Introduction to Real Time Operating Systems Part 1

Fabrice Beya
10 min readMay 2, 2021

--

One of the fundamental goals of an operating system is to make writing software easier! This is done by abstracting all the low level software and hardware resources and exposing them through API’s and services which make writing software applications more convenient. Typical operating system functionalities include the management of hardware resources such as memory and CPU, co-ordinating system activities and providing various supporting services to applications. Depending on the software environment and industry, operating systems will vary in how they perform these tasks. In this article we will outline why Realtime Operating Systems are needed.

The Polled Loop Approach

Most embedded software engineers begin their journey with the traditional Polled Loop approach. Given that an embedded device continuously runs a single while loop from power on to power off, the Polled Loop approach involves placing all your software into one main while loop function. Optimisations of this approach involves sub dividing all the different functionalities of your system into separate functions which branch out from the main while loop. This approach works well for simple systems.

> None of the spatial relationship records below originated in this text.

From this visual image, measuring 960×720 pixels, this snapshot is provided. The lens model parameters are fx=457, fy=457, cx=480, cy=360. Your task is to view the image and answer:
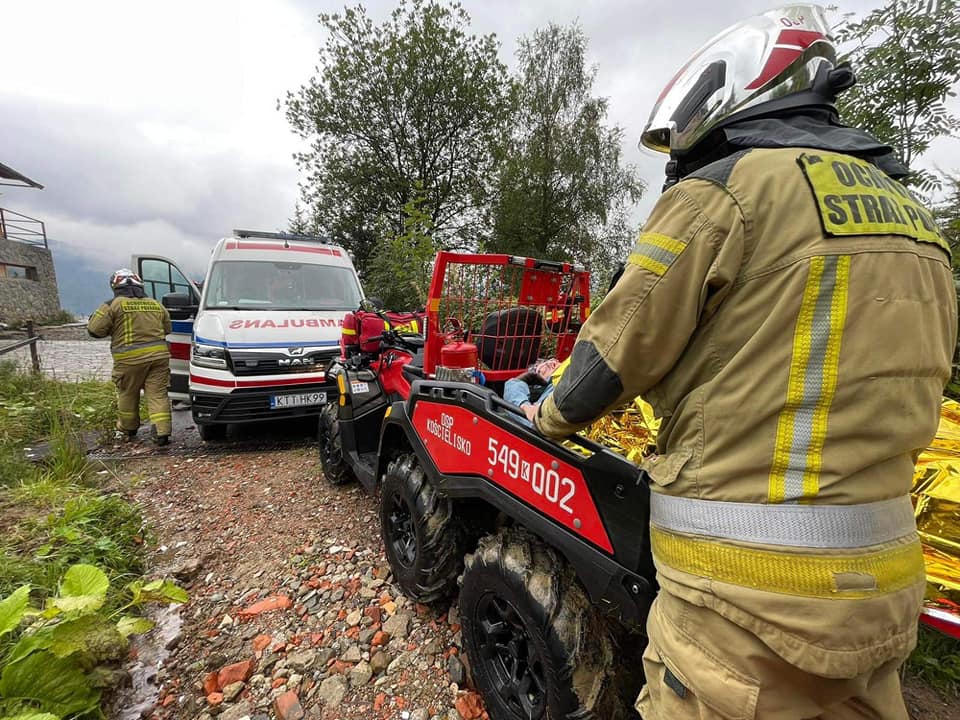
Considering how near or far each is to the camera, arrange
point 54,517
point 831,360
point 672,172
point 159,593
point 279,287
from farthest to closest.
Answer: point 279,287
point 54,517
point 159,593
point 672,172
point 831,360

Figure 1. Polled Loop Approach

Case Study: An Electric Toothbrush

As one can expect there are many limitations to this approach, to demonstrate this let us take an a basic electric toothbrush for example, below is a system overview of this toothbrush.

Figure 2. Overview of an Electric Toothbrush System

System Description:

When you press the power on button, the toothbrush goes on and the Power LED indicator goes on. When you press the normal speed button the toothbrush motor goes on at 50% of the speed, and when you press the High Speed button the motor runs on 100% of the speed. When you press and hold the power button for more than 3 seconds the Power LED goes off and the toothbrush system goes off.

In typical embedded style we can extrapolate a state diagram which will be the input to our software logic.

Figure 3. State diagram of Electric Toothbrush

So now that we have basic system overview lets apply thePolled Looped approach on this system. Figure 4 below depicts what in pseudo-code how one would apply the Polled Loop Approach on this system.

Figure 4. Polled Approach Pseudo-Code

The Dead Time Problem

A key thing to hold in mind is that most embedded systems execute programming tasks in a synchronous manner ie only one step is executed at a time. If you consider that in some cases you have to listen to 3 possible inputs and based on those inputs determine which outputs to send out, the first challenge emerges, which is to divide the processors input monitoring attention across the 3 buttons so that each button has an equal probability of being detected. This means that there exist an instance of time where one of the buttons will not be detectable because the processor is busy checking for button press of another button. Lets call this Input Dead Time, a period of time where some buttons may be irresponsive, its notable that this dead time will be closely linked to the processor speed, and for simple systems such as our electric toothbrush, this dead time might be very negligible given how cheap and fast modern processors have become.

The Delay Problem

The next problem to consider is an extension of the above problem. Let’s have a look at how an embedded processor manages outputs, particularly when it comes to executing delays. We have a scenario where the processor needs to detect when a button has been pressed for 3 seconds, thus implying that the process needs to execute a 3 second delay. Given the Polled Loop Approach this implies that the processor will be locked into this delay task for 3 seconds preventing it for doing all the other task such as listening for additional button inputs. The overall impact of this is that the overall system becomes unreliable in the sense that depending on which button you press, different inputs will sometimes not be responsive. In summary the Polled Loop Approach’s main weakness is its inability to manage processor attention in a manner that does not result in data being lost, which in turn makes the overall system unpredictable.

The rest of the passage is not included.